*** Extract provided ***

Luke 8:47. And how she was healed immediately.—According to tradition, Eusebius, H. E. vii. 18; Sozomenus v. 21, the woman erected at Paneas, her birthplace, a memorial of this benefit, which the Emperor Julian is said afterwards to have removed and to have erected his own statue in the place of it. Elsewhere, as in the Gospel of Nicodemus, Luke 7, and in Thilo i. 561, this woman appears under the name of Veronica, who, in the presence of Pilate, proclaimed Jesus’ innocence in loud voice, and on the way to Golgotha wiped His face with the handkerchief that is still preserved. Without being obliged to criticise the genuineness and value of these accounts, they may, however, serve as proofs how, even in Christian antiquity, the faith and the hope of this sufferer were esteemed. Compare, moreover, the similar miracles Matt. 14:36; Acts 5:15; 19:11. In SEPP, Leben Jesu, ii. § 399, we find important particulars in reference to the manner of healing the ῥύσις αἵματος by Jewish physicians. The completeness of the miraculous healing is admirably expressed by Luke the physician in the παραχρῆμα ἔστη ἡῥύσις τ. αἵμ.

Luke 8:49. While He is yet speaking.—By the use of the present in the narrative the vividness and dramatic power of Luke’s representation is not a little heightened. It appears, moreover, from this message, that Jairus had come forth with the knowledge and approbation of his family to call the Master. Perhaps, however, this resolution had produced a reaction with some; at least these messengers, probably sent by the distressed mother to the sorrowing father, show now plainly enough that they expect no further benefit from the Teacher.

Luke 8:50. Fear not.—The whole delay with the woman had been for Jairus a trial of fire. His just awakened faith had been most intensely shaken; but now, when about to succumb, he is strengthened by the Saviour.—Καὶ σωθήσεται. Still more accurately, as it appears, this word is omitted by Mark, although, of course, the event showed that this indirect promise had been comprehended in the “Only believe.” In that the Saviour at such an instant forbids all fear and demands only faith, He causes Jairus already to expect something great, but does not as yet tell him definitely what.

*** End of Extract provided ***
*** Information provided ***

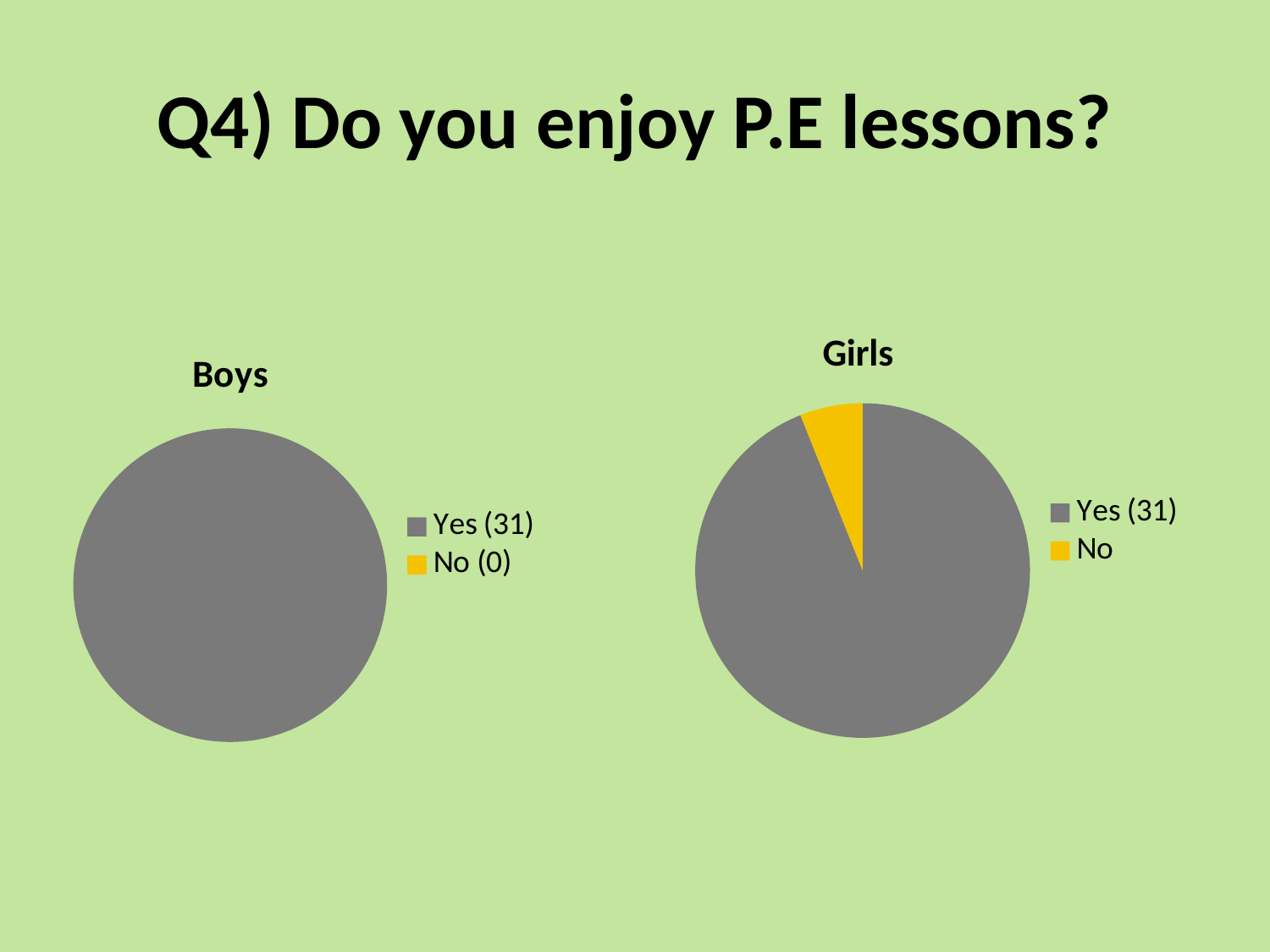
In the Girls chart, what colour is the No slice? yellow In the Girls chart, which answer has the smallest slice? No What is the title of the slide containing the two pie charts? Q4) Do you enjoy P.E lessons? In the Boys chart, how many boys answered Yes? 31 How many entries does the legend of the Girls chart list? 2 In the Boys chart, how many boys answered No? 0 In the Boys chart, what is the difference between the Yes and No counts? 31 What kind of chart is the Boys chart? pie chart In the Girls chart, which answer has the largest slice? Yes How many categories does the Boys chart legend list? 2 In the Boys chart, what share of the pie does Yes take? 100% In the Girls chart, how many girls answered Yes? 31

*** End of Information provided ***

**To-do item**
Return the passage of the Luke commentary starting with "Luke 8:50. Fear" and going on through "him definitely what.", copied word for word.

**Written solution**
Luke 8:50. Fear not.—The whole delay with the woman had been for Jairus a trial of fire. His just awakened faith had been most intensely shaken; but now, when about to succumb, he is strengthened by the Saviour.—Καὶ σωθήσεται. Still more accurately, as it appears, this word is omitted by Mark, although, of course, the event showed that this indirect promise had been comprehended in the “Only believe.” In that the Saviour at such an instant forbids all fear and demands only faith, He causes Jairus already to expect something great, but does not as yet tell him definitely what.